» TASK DETAILS
Each entry below is to be extracted exactly.

============================================================

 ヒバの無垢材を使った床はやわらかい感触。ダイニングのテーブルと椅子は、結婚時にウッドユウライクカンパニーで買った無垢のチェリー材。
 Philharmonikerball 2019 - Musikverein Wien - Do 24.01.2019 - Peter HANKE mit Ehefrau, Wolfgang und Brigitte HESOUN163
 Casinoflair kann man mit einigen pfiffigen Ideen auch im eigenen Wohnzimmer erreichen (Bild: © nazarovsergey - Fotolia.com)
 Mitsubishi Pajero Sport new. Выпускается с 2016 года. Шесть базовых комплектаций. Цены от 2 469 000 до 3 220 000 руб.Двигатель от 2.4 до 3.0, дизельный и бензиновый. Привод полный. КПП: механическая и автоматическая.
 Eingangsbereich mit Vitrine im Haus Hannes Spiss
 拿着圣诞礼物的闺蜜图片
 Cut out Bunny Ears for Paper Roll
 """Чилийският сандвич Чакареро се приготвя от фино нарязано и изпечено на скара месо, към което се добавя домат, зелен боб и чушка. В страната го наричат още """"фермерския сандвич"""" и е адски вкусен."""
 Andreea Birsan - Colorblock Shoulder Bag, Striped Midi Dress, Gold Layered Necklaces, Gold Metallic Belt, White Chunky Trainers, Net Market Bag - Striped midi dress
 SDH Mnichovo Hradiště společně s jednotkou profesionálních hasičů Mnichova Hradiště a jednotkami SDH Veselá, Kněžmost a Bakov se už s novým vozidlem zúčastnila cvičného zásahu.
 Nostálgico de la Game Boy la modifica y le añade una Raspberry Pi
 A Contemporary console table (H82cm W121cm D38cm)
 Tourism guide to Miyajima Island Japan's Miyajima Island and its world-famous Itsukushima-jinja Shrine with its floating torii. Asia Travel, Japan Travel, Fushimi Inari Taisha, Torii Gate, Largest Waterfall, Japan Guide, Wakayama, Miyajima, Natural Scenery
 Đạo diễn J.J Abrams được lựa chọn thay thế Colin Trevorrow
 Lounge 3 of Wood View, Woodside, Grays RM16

============================================================

» EXERCISE RESULT
 ヒバの無垢材を使った床はやわらかい感触。ダイニングのテーブルと椅子は、結婚時にウッドユウライクカンパニーで買った無垢のチェリー材。
 Philharmonikerball 2019 - Musikverein Wien - Do 24.01.2019 - Peter HANKE mit Ehefrau, Wolfgang und Brigitte HESOUN163
 Casinoflair kann man mit einigen pfiffigen Ideen auch im eigenen Wohnzimmer erreichen (Bild: © nazarovsergey - Fotolia.com)
 Mitsubishi Pajero Sport new. Выпускается с 2016 года. Шесть базовых комплектаций. Цены от 2 469 000 до 3 220 000 руб.Двигатель от 2.4 до 3.0, дизельный и бензиновый. Привод полный. КПП: механическая и автоматическая.
 Eingangsbereich mit Vitrine im Haus Hannes Spiss
 拿着圣诞礼物的闺蜜图片
 Cut out Bunny Ears for Paper Roll
 """Чилийският сандвич Чакареро се приготвя от фино нарязано и изпечено на скара месо, към което се добавя домат, зелен боб и чушка. В страната го наричат още """"фермерския сандвич"""" и е адски вкусен."""
 Andreea Birsan - Colorblock Shoulder Bag, Striped Midi Dress, Gold Layered Necklaces, Gold Metallic Belt, White Chunky Trainers, Net Market Bag - Striped midi dress
 SDH Mnichovo Hradiště společně s jednotkou profesionálních hasičů Mnichova Hradiště a jednotkami SDH Veselá, Kněžmost a Bakov se už s novým vozidlem zúčastnila cvičného zásahu.
 Nostálgico de la Game Boy la modifica y le añade una Raspberry Pi
 A Contemporary console table (H82cm W121cm D38cm)
 Tourism guide to Miyajima Island Japan's Miyajima Island and its world-famous Itsukushima-jinja Shrine with its floating torii. Asia Travel, Japan Travel, Fushimi Inari Taisha, Torii Gate, Largest Waterfall, Japan Guide, Wakayama, Miyajima, Natural Scenery
 Đạo diễn J.J Abrams được lựa chọn thay thế Colin Trevorrow
 Lounge 3 of Wood View, Woodside, Grays RM16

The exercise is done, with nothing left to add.